Yet, the judge wrote in her decision, “There is no evidence that any of the withheld videotapes or photographs depict illegal conduct, evidence of mistreatment, or other potential sources of governmental embarrassment.” Based off a review of the “FBI’s individualized description of the FBI Videotapes,” these records “do not document any abuse or mistreatment.”
Whether this claim is reasonable or not, the public cannot really determine. CCR cannot address the veracity of the claim because that would put attorneys at risk of being accused of improperly disclosing information to the public they were not authorized to disclose, according to a protective order in the al Qahtani’s habeas case.
The judge did not view the actual videotapes, another example of extreme deference toward the national security state. She instead read descriptions the government provided, which were undoubtedly written to ensure the judge was not suspicious or concerned about any of the tapes’ contents.
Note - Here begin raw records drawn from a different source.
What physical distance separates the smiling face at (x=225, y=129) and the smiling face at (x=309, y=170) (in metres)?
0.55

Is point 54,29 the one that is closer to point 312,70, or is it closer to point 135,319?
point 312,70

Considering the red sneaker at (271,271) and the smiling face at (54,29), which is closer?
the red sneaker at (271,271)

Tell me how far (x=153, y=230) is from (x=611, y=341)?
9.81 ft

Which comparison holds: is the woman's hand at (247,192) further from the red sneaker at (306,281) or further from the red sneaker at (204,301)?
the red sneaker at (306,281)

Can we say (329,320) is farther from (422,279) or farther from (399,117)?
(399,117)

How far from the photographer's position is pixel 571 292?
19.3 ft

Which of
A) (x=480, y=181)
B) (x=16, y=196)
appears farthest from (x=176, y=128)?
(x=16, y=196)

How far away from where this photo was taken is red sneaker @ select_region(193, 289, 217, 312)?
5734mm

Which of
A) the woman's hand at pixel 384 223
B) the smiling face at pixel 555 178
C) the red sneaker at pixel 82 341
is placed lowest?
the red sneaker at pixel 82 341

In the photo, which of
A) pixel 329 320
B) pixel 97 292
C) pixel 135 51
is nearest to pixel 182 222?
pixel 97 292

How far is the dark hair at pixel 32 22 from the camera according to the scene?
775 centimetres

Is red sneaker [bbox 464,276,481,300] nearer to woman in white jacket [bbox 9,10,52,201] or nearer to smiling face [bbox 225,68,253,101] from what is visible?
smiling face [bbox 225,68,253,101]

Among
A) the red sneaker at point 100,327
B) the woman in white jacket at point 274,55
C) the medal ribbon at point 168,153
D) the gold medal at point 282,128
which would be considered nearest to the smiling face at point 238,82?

In conclusion, the dynamic of deference by the Judicial Branch toward the Executive Branch does not just mean officials are able to keep evidence of torture secret but any information on national security activities or policies, which may illegal, unethical or questionable. That means so long as the “war on terrorism” is ongoing government can choose to keep whatever it wants secret and the public will not see it—unless someone with a moral conscience like Abu Ghraib whistleblower Joe Darby or Edward Snowden releases the information to the press to inspire debate.